## Provided records

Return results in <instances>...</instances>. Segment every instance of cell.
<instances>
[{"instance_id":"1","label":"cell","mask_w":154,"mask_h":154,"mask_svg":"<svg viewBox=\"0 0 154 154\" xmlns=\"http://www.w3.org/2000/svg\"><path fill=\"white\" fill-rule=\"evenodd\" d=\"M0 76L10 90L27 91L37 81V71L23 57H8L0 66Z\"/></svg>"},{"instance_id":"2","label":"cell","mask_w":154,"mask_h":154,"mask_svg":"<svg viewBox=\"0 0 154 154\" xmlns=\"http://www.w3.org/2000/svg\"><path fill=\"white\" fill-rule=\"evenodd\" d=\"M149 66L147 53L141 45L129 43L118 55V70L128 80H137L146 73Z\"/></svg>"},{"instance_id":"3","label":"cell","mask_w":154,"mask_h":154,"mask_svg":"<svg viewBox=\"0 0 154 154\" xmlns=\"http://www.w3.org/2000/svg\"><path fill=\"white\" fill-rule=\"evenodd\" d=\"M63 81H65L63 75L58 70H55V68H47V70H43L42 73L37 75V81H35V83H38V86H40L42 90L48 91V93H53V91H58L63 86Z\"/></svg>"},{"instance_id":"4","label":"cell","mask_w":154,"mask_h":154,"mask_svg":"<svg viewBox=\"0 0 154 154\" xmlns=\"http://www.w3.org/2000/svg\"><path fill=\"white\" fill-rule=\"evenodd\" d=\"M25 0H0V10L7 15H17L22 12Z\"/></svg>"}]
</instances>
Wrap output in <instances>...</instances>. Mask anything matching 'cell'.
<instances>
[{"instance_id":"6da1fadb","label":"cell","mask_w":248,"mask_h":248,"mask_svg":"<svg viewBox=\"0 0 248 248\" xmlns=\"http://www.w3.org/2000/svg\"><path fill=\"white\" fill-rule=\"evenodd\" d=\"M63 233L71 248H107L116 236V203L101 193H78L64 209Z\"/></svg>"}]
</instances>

## Exercise aim
Please return both entries above line by line, with every character unchanged.

## Problem solution
Return results in <instances>...</instances>. Segment every instance of cell.
<instances>
[{"instance_id":"1","label":"cell","mask_w":154,"mask_h":154,"mask_svg":"<svg viewBox=\"0 0 154 154\" xmlns=\"http://www.w3.org/2000/svg\"><path fill=\"white\" fill-rule=\"evenodd\" d=\"M0 76L10 90L27 91L37 81V71L23 57H8L0 66Z\"/></svg>"},{"instance_id":"2","label":"cell","mask_w":154,"mask_h":154,"mask_svg":"<svg viewBox=\"0 0 154 154\" xmlns=\"http://www.w3.org/2000/svg\"><path fill=\"white\" fill-rule=\"evenodd\" d=\"M149 66L147 53L141 45L129 43L118 55V70L128 80H137L146 73Z\"/></svg>"},{"instance_id":"3","label":"cell","mask_w":154,"mask_h":154,"mask_svg":"<svg viewBox=\"0 0 154 154\" xmlns=\"http://www.w3.org/2000/svg\"><path fill=\"white\" fill-rule=\"evenodd\" d=\"M63 81H65L63 75L58 70H55V68H47V70H43L42 73L37 75V81H35V83H38V86H40L42 90L48 91V93H53V91H58L63 86Z\"/></svg>"},{"instance_id":"4","label":"cell","mask_w":154,"mask_h":154,"mask_svg":"<svg viewBox=\"0 0 154 154\" xmlns=\"http://www.w3.org/2000/svg\"><path fill=\"white\" fill-rule=\"evenodd\" d=\"M25 0H0V10L7 15H17L22 12Z\"/></svg>"}]
</instances>
Wrap output in <instances>...</instances>. Mask anything matching 'cell'.
<instances>
[{"instance_id":"6da1fadb","label":"cell","mask_w":248,"mask_h":248,"mask_svg":"<svg viewBox=\"0 0 248 248\" xmlns=\"http://www.w3.org/2000/svg\"><path fill=\"white\" fill-rule=\"evenodd\" d=\"M63 233L71 248H107L116 236V203L101 193H78L64 209Z\"/></svg>"}]
</instances>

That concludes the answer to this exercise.